Sniff.  Sniff. Wipe eyes with back of hand.  Sniff.

"'s your night going?"

(Waterworks.)  "Fine, until I got a...flat tire (sniff) on the interstate (sob)...and I've never changed a flat tire before. (sniff) and it was dark."

" got it taken care of.  And it could be could've been changing your tire in 3 feet of snow."

(Sniffle)  "That's true."  (sniff sniff)

And when he finished making my sandwich, he handed it to me and said, "Have a nice night."  I tried to give him my money and he said again, "Have a nice night."

So.  I had to buy two new tires, but I did get my supper for free.  And once I calmed down, it was kind of empowering to realize that I could change a tire if I needed to.  I am woman, hear me roar.  Or meow.  Whatever.

And I'm looking forward to smoooooth sailing tomorrow.  Thank you so much to all of you who've commented, reassured me, wished me luck, and just generally been the best kind of support and inspiration a girl could ask for.  I'm excited for tomorrow and can't wait to tell you all about it!


  1. Oh poor you!! That's it - bad luck is definitely over...nothing but good to come!

  2. I would have been so scared on the side of the road in the dark.

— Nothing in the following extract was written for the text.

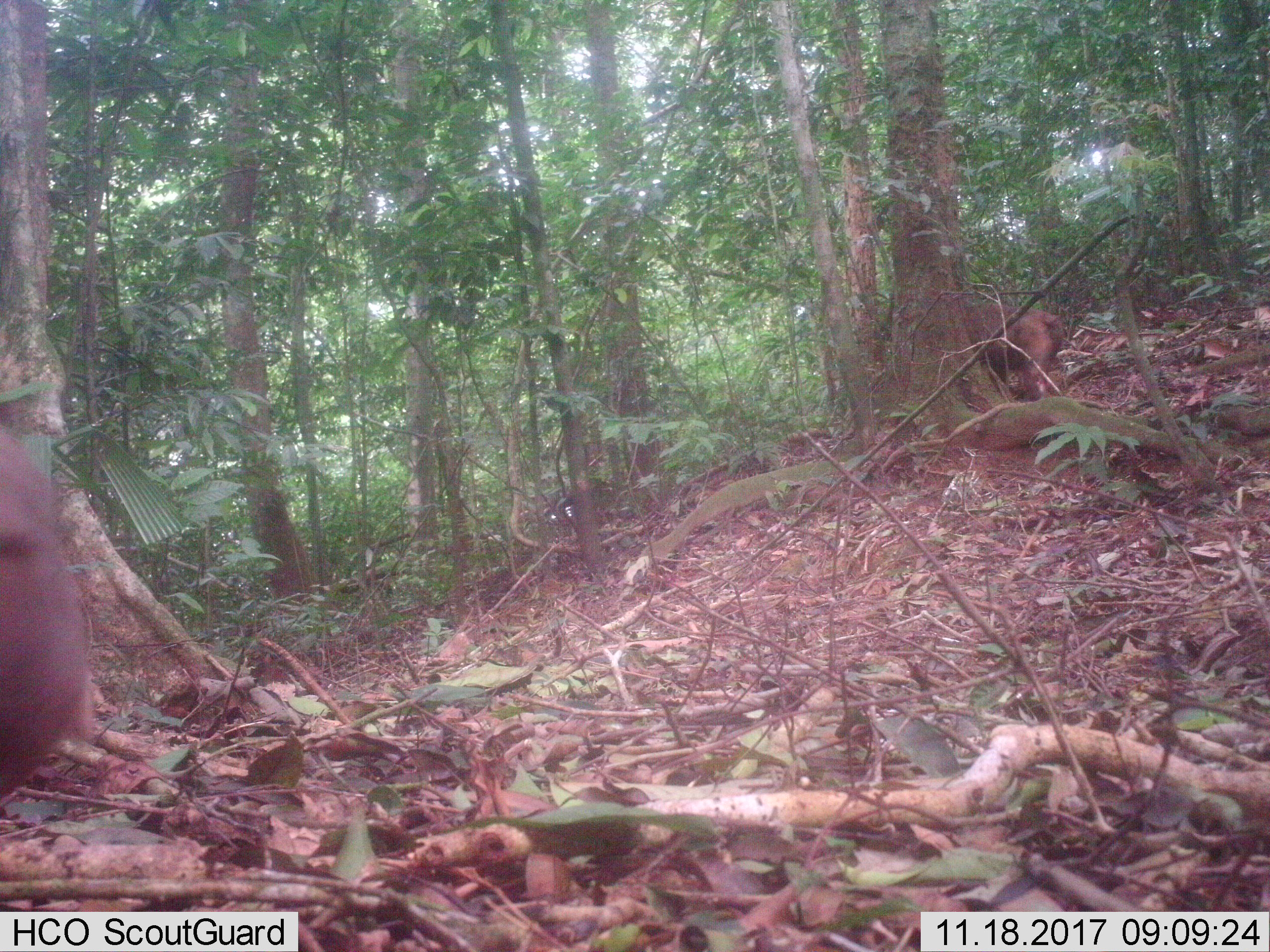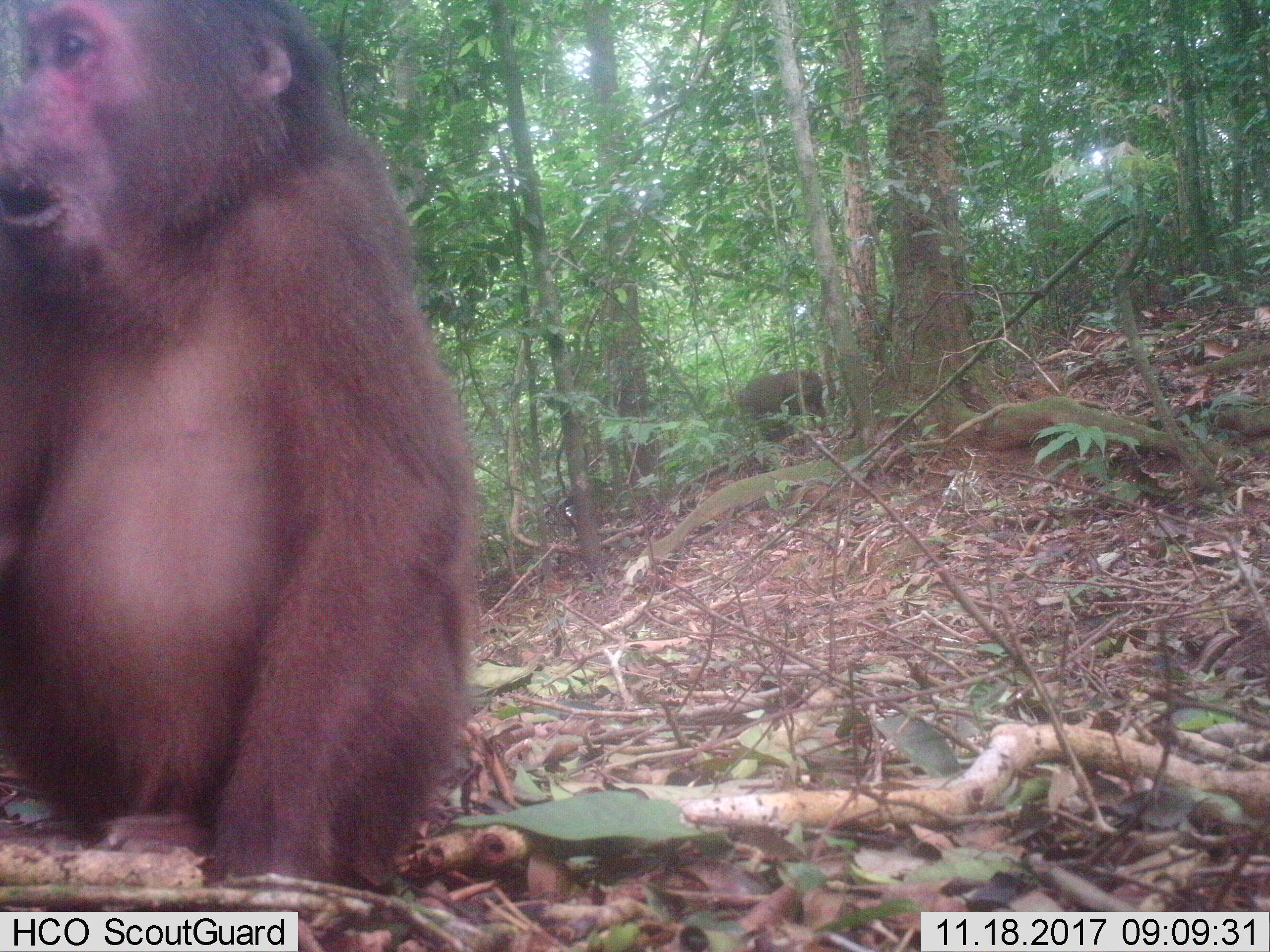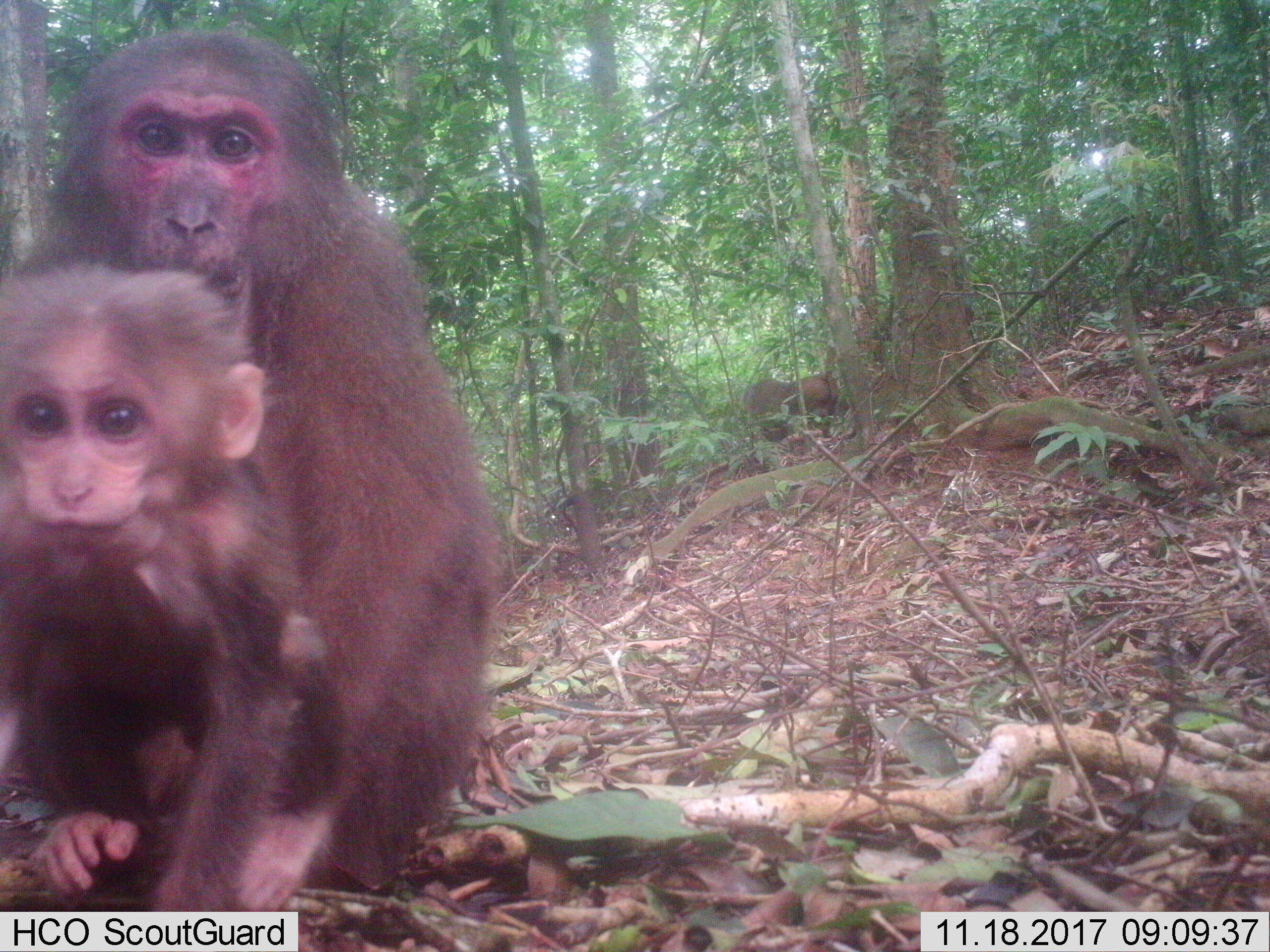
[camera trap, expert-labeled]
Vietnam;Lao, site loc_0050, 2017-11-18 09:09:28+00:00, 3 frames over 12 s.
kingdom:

No one could talk me through changing a tire.
    Wow! Nice for the guy to give you a free sandwich. Small thing but how nice.

    My husband rarely goes to my races anymore. There is one race I regret not getting (Pressuring) my son and husband to go to. I told them it was no big deal and meant it. But I quickly realized it was a very big deal and I wish they had been a part of it. My daughter did come and ran the last part with me.

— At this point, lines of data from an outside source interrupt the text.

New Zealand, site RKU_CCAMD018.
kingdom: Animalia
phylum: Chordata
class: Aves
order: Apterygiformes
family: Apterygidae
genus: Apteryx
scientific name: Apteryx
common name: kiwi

    You'll do great - all your bad luck is out of the way! When I am doing my half tomorrow I will tell myself I can't whine and complain because Kate is doing a whole marathon! You go girl! Roar!

  3. You've got all the bad luck out of the way, so tomorrow is going go great!

    Good luck, can't wait to read about it!

  4. Kick butt tomorrow!!!!!

    YOU WILL ROCK!!!!!

  5. Sucks about the flat but a nice random act of kindness with the free sandwich. I love random acts of kindness.

    Hoping you have good weather tomorrow and have a great run.

  6. Ha ha, I know it's not a "funny" story, but you had me chuckling with a great tale of overpowering your fears! Good job Kate! Hope your run goes fabulous today! I live alone so I rarely have racing "support" sometimes I get to go with some of my running buddies and that makes it much more fun, not that any of us know how to change a tire either. Cheers!

  7. That sucks...I could feel your loneliness and sadness (and just know I would have felt the same). But you did get through it and you even got a free sandwich out of it :)
    You will do great today...I can feel it! Have a great race...and kick some roaring butt woman!

  8. I've been thinking about you. I hope it went well.

  9. O' goodness - that sucks getting a flat tire on the interstate! You poor thing! But aren't Wis people so nice?! Congrats on your marathon! Where was it? (new follower here)

  10. I knew we had more in common - road trip "luck" and having never changed a tire either, I will call you for help when I have to.

  11. I am the same way with my partner--when I read your line "it's hard for him to win with me." I too am tall and strong-willed. But sometimes you just need somebody to take over...even though you will hardly ever admit it.